Esta operação, cujos detalhes ainda não são revelados pelo Ministério Público português, está em curso no âmbito dos esforços do Executivo de João Lourenço para fazer regressar os capitais exportados de Angola para o exterior de forma ilícita. Entretanto, de acordo com Karina Carvalho, diretora-geral da Transparência e Integridade - Associação Cívica (TIAC), "não basta apenas vontade política" para combater a corrupção e recuperar o capital que Angola tem no estrangeiro.

Para já, ainda é muito difícil saber qual o montante global do capital angolano colocado em Portugal por altas figuras ligadas ao anterior regime de José Eduardo dos Santos. Muitos destes capitais foram canalizados para o exterior através de off-shores. A questão que se coloca é se será possível repatriar os ativos suspeitos que Angola tem concretamente em Portugal.

Angola Luanda Joao Lourenco
João Lourenço, Presidente de Angola Foto: DW/A. Cascais

Karina Carvalho acredita que isso é possível, na base de acordos de cooperação internacional entre os dois países, nomeadamente entre as autoridades tributárias, os órgãos judiciais e a polícia de investigação criminal.

"Aquilo que se sabe é que, nas situações em que há suspeita de esses capitais foram obtidos ou de forma ilegal ou foram retirados do país também de forma ilegal, a expetativa é que as autoridades de ambos os países cooperem no sentido de garantir que esses capitais sejam devolvidos ao seu dono legítimo. Neste caso será o Estado angolano", explica.

Imóveis e dinheiro

Os ativos angolanos em Portugal traduzem-se em imóveis de luxo e avultadas somas em dinheiro depositadas na banca portuguesa em nome de elementos da elite que governava em Angola no tempo do ex-Presidente José Eduardo dos Santos.

"A questão dos imóveis é um pouco mais complicada", diz Karina Carvalho, que explica que não é fácil identificar "o beneficiário efetivo". "Ou seja, saber quem são os legítimos donos dos fundos, os legítimos donos dos imóveis", explica.

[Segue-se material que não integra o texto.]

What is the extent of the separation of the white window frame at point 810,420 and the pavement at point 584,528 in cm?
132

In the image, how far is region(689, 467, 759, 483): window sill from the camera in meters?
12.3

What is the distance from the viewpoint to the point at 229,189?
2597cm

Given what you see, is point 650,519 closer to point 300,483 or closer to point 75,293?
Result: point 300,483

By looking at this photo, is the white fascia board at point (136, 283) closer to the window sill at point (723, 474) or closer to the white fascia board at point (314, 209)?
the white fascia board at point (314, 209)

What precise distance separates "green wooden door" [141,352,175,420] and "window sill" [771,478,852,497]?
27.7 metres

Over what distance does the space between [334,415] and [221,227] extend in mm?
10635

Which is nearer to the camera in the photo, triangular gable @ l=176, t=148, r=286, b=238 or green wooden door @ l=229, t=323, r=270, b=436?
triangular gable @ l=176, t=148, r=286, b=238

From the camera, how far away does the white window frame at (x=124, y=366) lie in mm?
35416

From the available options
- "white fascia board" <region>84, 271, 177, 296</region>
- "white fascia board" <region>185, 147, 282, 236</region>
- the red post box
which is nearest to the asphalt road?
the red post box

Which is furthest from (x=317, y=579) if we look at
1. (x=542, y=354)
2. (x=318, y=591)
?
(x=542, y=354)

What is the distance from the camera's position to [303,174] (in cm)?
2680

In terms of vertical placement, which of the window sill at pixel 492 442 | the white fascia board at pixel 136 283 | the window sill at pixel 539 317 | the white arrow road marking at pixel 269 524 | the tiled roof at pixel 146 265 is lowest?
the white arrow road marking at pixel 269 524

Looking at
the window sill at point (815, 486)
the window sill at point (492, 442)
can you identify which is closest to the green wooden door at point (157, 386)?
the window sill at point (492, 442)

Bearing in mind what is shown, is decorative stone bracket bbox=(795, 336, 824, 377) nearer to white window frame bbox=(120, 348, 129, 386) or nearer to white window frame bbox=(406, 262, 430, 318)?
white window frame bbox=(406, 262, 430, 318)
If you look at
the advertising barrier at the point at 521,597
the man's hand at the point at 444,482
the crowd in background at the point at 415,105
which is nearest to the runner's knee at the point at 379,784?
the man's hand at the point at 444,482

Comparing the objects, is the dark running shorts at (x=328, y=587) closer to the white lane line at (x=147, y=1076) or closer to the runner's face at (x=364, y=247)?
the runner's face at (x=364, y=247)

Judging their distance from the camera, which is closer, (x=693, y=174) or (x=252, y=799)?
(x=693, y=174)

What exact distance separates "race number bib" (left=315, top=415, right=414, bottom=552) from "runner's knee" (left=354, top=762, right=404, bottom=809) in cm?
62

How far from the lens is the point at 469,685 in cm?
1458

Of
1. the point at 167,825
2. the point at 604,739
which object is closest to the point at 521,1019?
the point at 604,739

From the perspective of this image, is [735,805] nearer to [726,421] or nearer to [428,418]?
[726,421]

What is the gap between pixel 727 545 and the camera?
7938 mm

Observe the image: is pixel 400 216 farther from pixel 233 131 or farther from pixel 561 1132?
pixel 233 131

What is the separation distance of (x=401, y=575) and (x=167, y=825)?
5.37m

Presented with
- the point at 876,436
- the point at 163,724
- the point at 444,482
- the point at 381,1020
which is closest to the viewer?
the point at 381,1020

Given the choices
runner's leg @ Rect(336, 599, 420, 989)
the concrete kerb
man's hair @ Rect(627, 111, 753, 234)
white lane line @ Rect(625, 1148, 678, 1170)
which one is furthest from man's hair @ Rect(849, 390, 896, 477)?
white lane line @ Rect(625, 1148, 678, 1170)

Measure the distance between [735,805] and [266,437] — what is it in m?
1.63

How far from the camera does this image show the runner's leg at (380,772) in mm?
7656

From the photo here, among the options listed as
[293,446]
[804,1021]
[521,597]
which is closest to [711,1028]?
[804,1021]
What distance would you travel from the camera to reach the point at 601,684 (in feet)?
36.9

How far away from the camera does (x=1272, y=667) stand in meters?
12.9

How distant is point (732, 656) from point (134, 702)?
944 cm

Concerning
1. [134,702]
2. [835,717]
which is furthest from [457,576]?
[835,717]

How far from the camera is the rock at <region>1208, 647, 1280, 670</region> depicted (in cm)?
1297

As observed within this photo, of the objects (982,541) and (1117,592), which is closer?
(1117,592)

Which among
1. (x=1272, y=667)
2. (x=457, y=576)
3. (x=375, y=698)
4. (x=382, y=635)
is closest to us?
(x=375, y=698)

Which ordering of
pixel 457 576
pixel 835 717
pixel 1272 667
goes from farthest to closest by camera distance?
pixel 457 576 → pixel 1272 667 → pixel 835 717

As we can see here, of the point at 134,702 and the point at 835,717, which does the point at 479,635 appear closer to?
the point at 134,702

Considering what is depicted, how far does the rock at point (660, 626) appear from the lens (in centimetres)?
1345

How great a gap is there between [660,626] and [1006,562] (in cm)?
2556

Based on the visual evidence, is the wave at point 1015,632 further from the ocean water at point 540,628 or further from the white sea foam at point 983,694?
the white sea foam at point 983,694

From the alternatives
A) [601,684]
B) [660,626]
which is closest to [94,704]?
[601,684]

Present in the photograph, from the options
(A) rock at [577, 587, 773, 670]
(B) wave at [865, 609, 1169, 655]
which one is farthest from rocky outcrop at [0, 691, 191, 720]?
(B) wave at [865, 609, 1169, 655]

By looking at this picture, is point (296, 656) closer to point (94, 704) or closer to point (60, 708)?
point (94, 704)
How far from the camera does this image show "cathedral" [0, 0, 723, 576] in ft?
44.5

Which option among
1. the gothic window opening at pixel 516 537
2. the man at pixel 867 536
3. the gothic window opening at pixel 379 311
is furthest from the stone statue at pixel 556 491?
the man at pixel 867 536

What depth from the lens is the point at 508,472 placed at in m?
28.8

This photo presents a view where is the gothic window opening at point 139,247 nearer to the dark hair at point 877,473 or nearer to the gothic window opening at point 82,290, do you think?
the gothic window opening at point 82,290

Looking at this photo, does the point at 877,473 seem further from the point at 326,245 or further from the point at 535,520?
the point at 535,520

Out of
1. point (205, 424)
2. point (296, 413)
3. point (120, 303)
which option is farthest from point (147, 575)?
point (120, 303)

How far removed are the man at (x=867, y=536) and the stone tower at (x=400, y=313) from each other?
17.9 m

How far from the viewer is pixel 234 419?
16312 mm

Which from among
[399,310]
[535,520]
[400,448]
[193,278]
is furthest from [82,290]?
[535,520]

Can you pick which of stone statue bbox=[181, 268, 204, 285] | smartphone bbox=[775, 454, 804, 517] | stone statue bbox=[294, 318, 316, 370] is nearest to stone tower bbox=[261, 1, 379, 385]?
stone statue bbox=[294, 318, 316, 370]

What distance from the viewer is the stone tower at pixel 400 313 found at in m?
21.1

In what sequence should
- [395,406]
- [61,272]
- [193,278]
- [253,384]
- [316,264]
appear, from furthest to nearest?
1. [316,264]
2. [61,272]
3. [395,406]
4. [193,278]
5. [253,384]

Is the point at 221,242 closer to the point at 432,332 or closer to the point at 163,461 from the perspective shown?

A diretora-geral da TIAC lembra que, em Portugal, depois de uma nova diretiva europeia contra o branqueamento de capitais e o financiamento do terrorismo, foi ampliado o acesso a informações sobre os beneficiários efetivos. É desejo da associação que esse registo seja público, de modo a permitir o conhecimento dos verdadeiros donos legítimos dos fundos e dos imóveis, considerados património.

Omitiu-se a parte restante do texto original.